第4回季刊まちづくり26号読書会(2)〜環境・生態系の視点

提案08.環境・生態系の視点を都市計画制度に位置づける


 田中貴宏さんは広島大学で、建築環境や都市環境を専攻されている。
 都市政策になにかを提案するというよりも、都市の物理的な環境を認識科学的に研究している。
 したがって学問的な立場から、科学的知見をきちんと示し、あとは市民や政治の政策選択にゆだねるというスタンスだと強調されていたのが印象的だった。

都市の環境資源の利用

 たとえば風の道が大気汚染の希釈やヒートアイランドに有効なことはよく知られているが、それぞれの都市でどんな風が吹いているのか等を記した都市気候図も一部の自治体にしかなく、それを利用しようという社会制度もない。


 これを都市計画に位置づけられないか。
 たとえば尾島先生は風の道に等級をつけて、道路のように等級に応じて管理主体を決めてはどうかと提案されている。


 また横浜では環境部局の依頼で風の吹く方向や強さ、緑化が効果的な場所はどこか、風通しが悪く工夫が必要なところはどこかを示した都市気候図をつくった。都市計画部局の人も検討委員会に入っていたが、あまり細かいものを作られても対応できないといった感じだった。

都市の生態系保全

 生物多様性の観点から見れば、都市はまわりの生態系に迷惑をかけなければ良いそうだ。
 だから、するべきことは、1)外来生物が入ってこないようにする、2)汚染物質を排出しない、3)都市内の絶滅危惧種保全するといったことに限られる。
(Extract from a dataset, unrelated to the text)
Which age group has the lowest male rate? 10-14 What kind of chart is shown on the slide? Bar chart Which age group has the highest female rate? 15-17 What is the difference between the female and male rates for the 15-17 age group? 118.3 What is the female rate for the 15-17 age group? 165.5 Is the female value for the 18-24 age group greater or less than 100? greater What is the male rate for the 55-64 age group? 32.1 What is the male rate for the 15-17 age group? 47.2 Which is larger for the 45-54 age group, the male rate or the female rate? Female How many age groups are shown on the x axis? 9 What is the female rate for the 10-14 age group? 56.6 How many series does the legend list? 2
 だから都市の生態系を考えるとき、その目的は、都市に住む人びとに対するサービス(生態系サービス)の提供にある。
 たとえば都市のなかの生態ネットワークも、人びとが生物との共生を求めて初めて必要となる、いわば都市生活者への文化的サービスだ。


 逆に言えば「身近にどのような自然景観を望むのか?」、たとえば「ススキとトンボが飛び交う草地景観」を望むのかどうかについて合意があるなら、そのための術は生態学分野に蓄積されている。
 したがって、なんらかの制度、たとえば都市計画がそのような合意を形成する場となると良いのではないか。

提案をめぐる議論

 こういう話も難しい。
 会場からは風が抜けると火災旋風が起きやすいといった指摘もあった。
 ヒートアイランドを押さえるために風の道が必要だと言われれば、まったくその通りだと思ってしまうし、火災旋風が……と言われると、それはまずいと思ってしまう。


 そこまでいかなくても、夏は涼しくなるのはウエルカムだけど、冬、冷たい風が吹くのはごめんだ、ということもある。
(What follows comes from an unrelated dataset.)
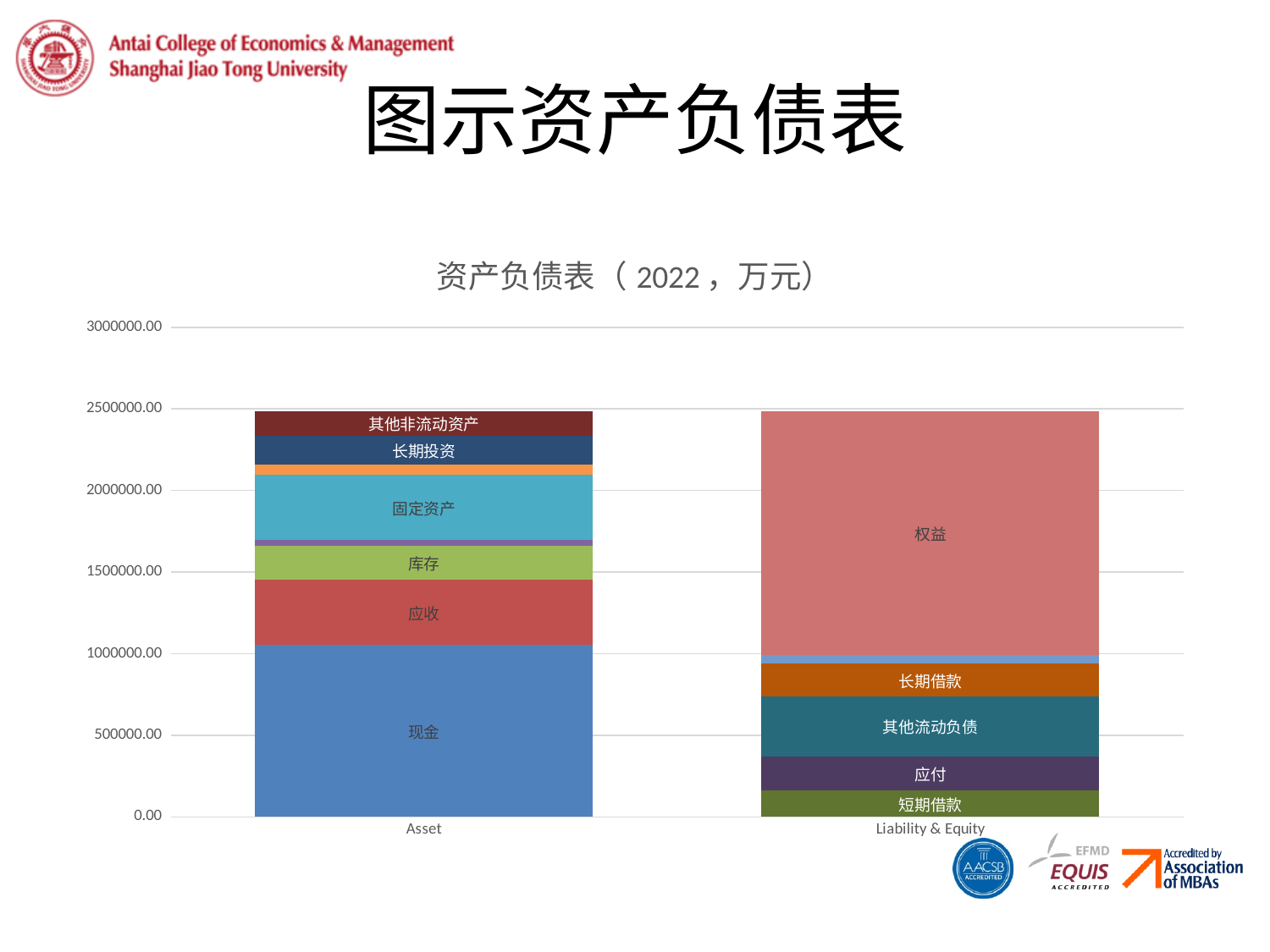
How many categories are shown on the x axis of the chart? 2 Which is larger in the Asset bar, 现金 or 应收? 现金 Which is larger in the Liability & Equity bar, 其他流动负债 or 短期借款? 其他流动负债 Is the value of the 现金 segment greater or less than 500000.00? greater What kind of chart is shown on the slide? stacked bar chart Which is larger in the Liability & Equity bar, 权益 or 长期借款? 权益 Which segment is the largest in the Liability & Equity bar? 权益 What is the title of the chart? 资产负债表（2022，万元） Which segment is the largest in the Asset bar? 现金 What is the highest value shown on the y axis of the chart? 3000000.00 Is the total height of the Asset bar greater or less than 2000000.00? greater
 ヒートアイランドを押さえることにどれだけの価値をおくのか、さらには都市の気候全体を、どの程度自然なものに近づけるのか、そのあたりの合意ができてこないと実際の規制に持ち込むのは難しいだろう。


 ただ、ヒートアイランド等を押さえるために、何をしなければならず、どんな努力がいるのか分からなければ、その合意もできようがない。


 そのためにはきちんとした科学的な知見が必要だ。それを地道に提供してくれるのは有り難い。生かせるかどうかは、都市計画の問題というより、市民や政治の問題ではないだろうか。


 生物多様性の観点から見れば、都市はまわりの生態系に迷惑をかけなければ良いというのも、おそらくその通りだろう。


 だが、「都市はまわりの生態系に迷惑をかけない」ということは、そんなに簡単なのだろうか。
 一つには都市がやたら広がっていて、田んぼや里山、さらには森林とも混じり合ってしまっている。瀬田さんは都市が拡散したが故に、自治体の全域を都市計画の対象にすべきと言われたが、逆にいえば、都市は迷惑をかけてはいけない自然を、領域としては放逐してしまうほど広がっているということだ。


 また都市から出る汚染物質、廃棄物は都市内で完全に処理されているのだろうか。綺麗になったとは言え、都市河川は汚いし、どんな山奥にいっても空き缶が転がっていたりする。


 それとは別に、都市のなかの生態系に無頓着な社会が、都市の外の生態系に思いを馳せることができるだろうか、という問題がある。
 「ススキとトンボが飛び交う草地景観」を目ざすのかどうか、それを例えば都市計画の場で議論するのだとすれば、そこでは生物多様性の観点だけではなく、もっと幅広い観点から、その価値を論じる必要がありそうだ。